Tras el discurso que ponía fin al acto del presidente de la Generalitat, Quim Torra, el público ha estallado en aplausos y clamores de «libertad presos políticos», a los que ha asistido en silencio el futbolista blaugrana.

El presidente catalán ha enviado un «abrazo fraternal» a los políticos independentistas en Europa y a los encarcelados por el ‘procés’ y ha abogado por «ir más lejos», a la vez que ha instado a los catalanes a «exigirse más» como pueblo.

En esta edición de los galardones, que el Govern entrega desde 1981 a quienes han prestado servicios a Cataluña, han sido premiadas 28 personalidades y 15 entidades, entre ellas el propio Messi, la corredora Núria Picas, los expresidents del Parlament Ernest Benach y Joan Rigol, el presidente de Pimec, Josep González, o los miembros de La Trinca.

Tras el discurso que ponía fin al acto de las Creus de Sant Jordi, el público estalló en aplausos y gritos de «libertad presos políticos»

Messi, ha recibido el premio por los valores de «humildad y honestidad» que encarna y por su aportación al futuro mayor centro de oncología pediátrica de Europa, informa Efe.

Messi ha sido distinguido por su reconocimiento como «el mejor futbolista de todos los tiempos» y por representar valores como «la humildad, la honestidad, el aprendizaje, la creatividad, el sentido de equipo y el respeto», así como por su donación al Hospital San Juan de Dios para la construcción del Pediatric Cancer Center.
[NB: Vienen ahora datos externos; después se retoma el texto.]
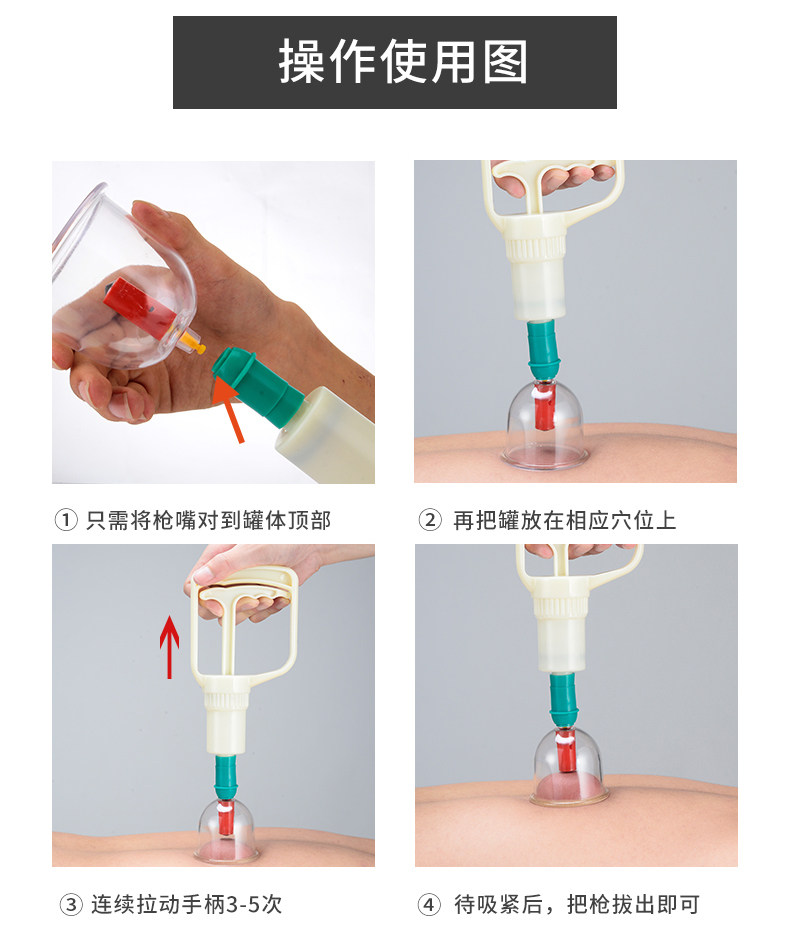 操作使用图

① 只需将枪嘴对到罐体顶部

② 再把罐放在相应穴位上

③ 连续拉动手柄3-5次

④ 待吸紧后，把枪拔出即可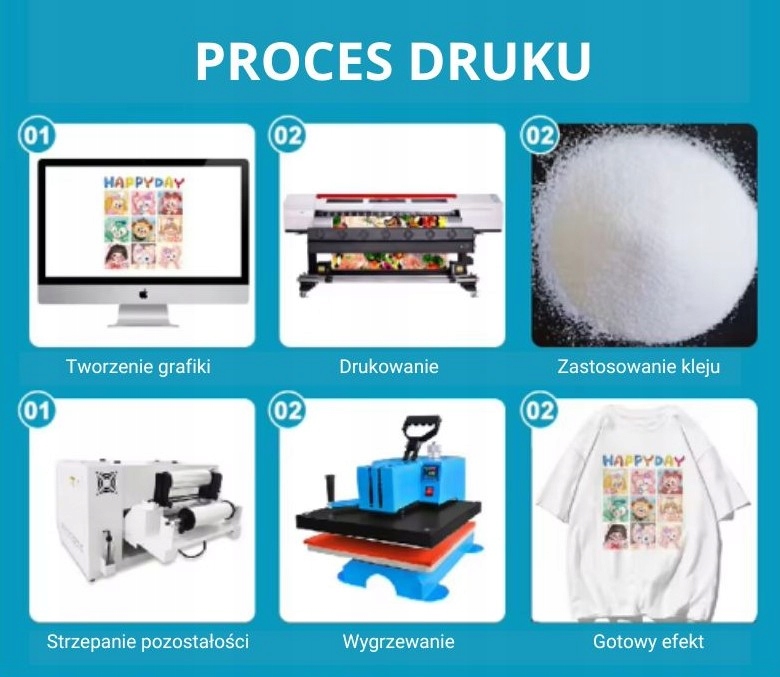 PROCES DRUKU

01

HAPPYDAY

Tworzenie grafiki

02

Drukowanie

02

Zastosowanie kleju

01

Strzepanie pozostałości

02

Wygrzewanie

02

HAPPYDAY

Gotowy efekt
El jugador argentino es el segundo futbolista en ser galardonado con este premio, después del fallecido Johan Cruyff, a quien el Govern condecoró en 2006, así como la quinta personalidad ligada al Barça en conseguirlo tras la distinción del propio club en 1992, del expresidente Agustí Montal en 2004 y de la Agrupació Barça Jugadors en 2003.